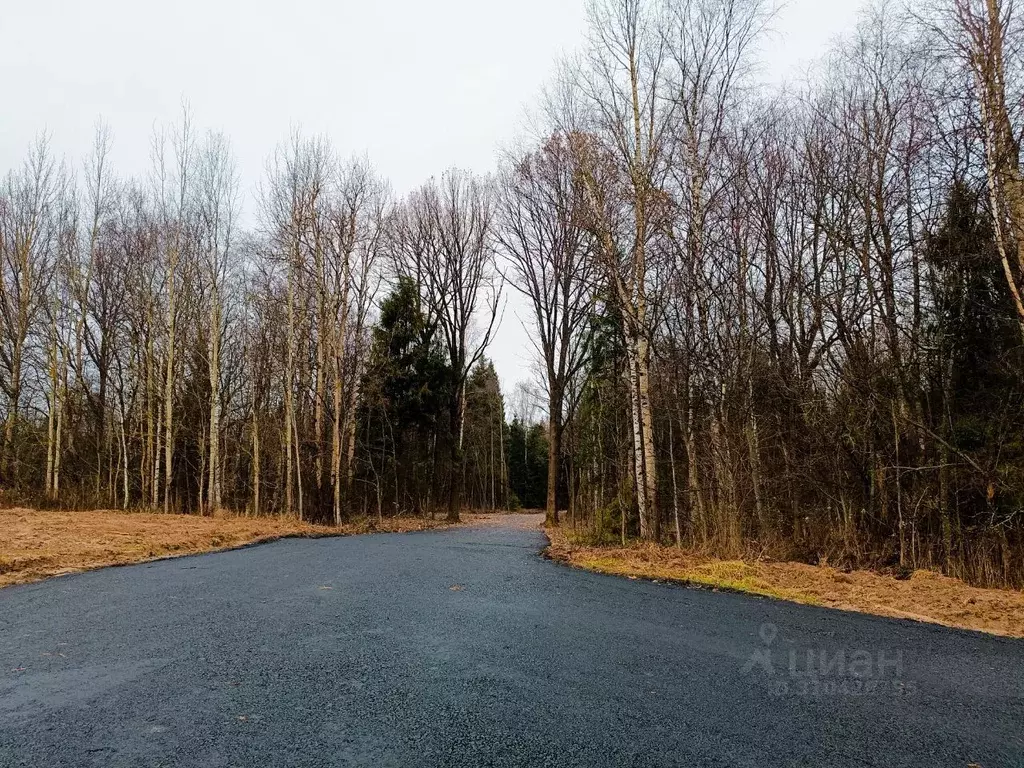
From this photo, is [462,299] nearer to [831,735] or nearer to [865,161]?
[865,161]

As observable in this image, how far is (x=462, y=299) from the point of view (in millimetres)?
26250

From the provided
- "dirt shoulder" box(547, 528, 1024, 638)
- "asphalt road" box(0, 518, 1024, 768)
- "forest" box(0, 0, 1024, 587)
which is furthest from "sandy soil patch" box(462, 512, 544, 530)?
"asphalt road" box(0, 518, 1024, 768)

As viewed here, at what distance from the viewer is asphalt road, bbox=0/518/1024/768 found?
114 inches

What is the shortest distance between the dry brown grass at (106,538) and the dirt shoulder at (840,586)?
758 cm

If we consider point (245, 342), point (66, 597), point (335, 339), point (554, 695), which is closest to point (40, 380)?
point (245, 342)

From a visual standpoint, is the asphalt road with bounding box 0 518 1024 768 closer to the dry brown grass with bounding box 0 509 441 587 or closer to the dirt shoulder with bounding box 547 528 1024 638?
the dirt shoulder with bounding box 547 528 1024 638

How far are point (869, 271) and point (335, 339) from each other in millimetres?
15687

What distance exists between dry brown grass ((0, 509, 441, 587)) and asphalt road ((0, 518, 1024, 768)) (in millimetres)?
2086

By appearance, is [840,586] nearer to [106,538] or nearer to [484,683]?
[484,683]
::::::::
* GIVEN EXERCISE: Produce an exact copy of each line of data, skipping embedded images.

* RESULT FOR THIS EXERCISE:
From this photo, is [462,299] nearer to [831,735] or nearer to [865,161]?
[865,161]

As observable in this image, how far is (x=462, y=299) from the point of view (in millimetres)?
26250

From the provided
- "dirt shoulder" box(547, 528, 1024, 638)
- "asphalt road" box(0, 518, 1024, 768)
- "forest" box(0, 0, 1024, 587)
which is furthest from "sandy soil patch" box(462, 512, 544, 530)?
"asphalt road" box(0, 518, 1024, 768)

As viewed here, at what distance from the viewer is asphalt road, bbox=0/518/1024/768 found?
114 inches

What is the shortest distance between the dry brown grass at (106,538) and the dirt shoulder at (840,586)?
758 cm

If we consider point (245, 342), point (66, 597), point (335, 339), point (554, 695), which is closest to point (40, 380)?
point (245, 342)

From a visual standpoint, is the asphalt road with bounding box 0 518 1024 768 closer to the dry brown grass with bounding box 0 509 441 587 or closer to the dirt shoulder with bounding box 547 528 1024 638?
the dirt shoulder with bounding box 547 528 1024 638

How far are point (869, 271) and point (335, 339) from each other in millimetres?
15687

What distance exists between dry brown grass ((0, 509, 441, 587)) and asphalt road ((0, 518, 1024, 768)) (in millimetres)?
2086

By appearance, is [840,586] nearer to [106,538] or nearer to [484,683]?
[484,683]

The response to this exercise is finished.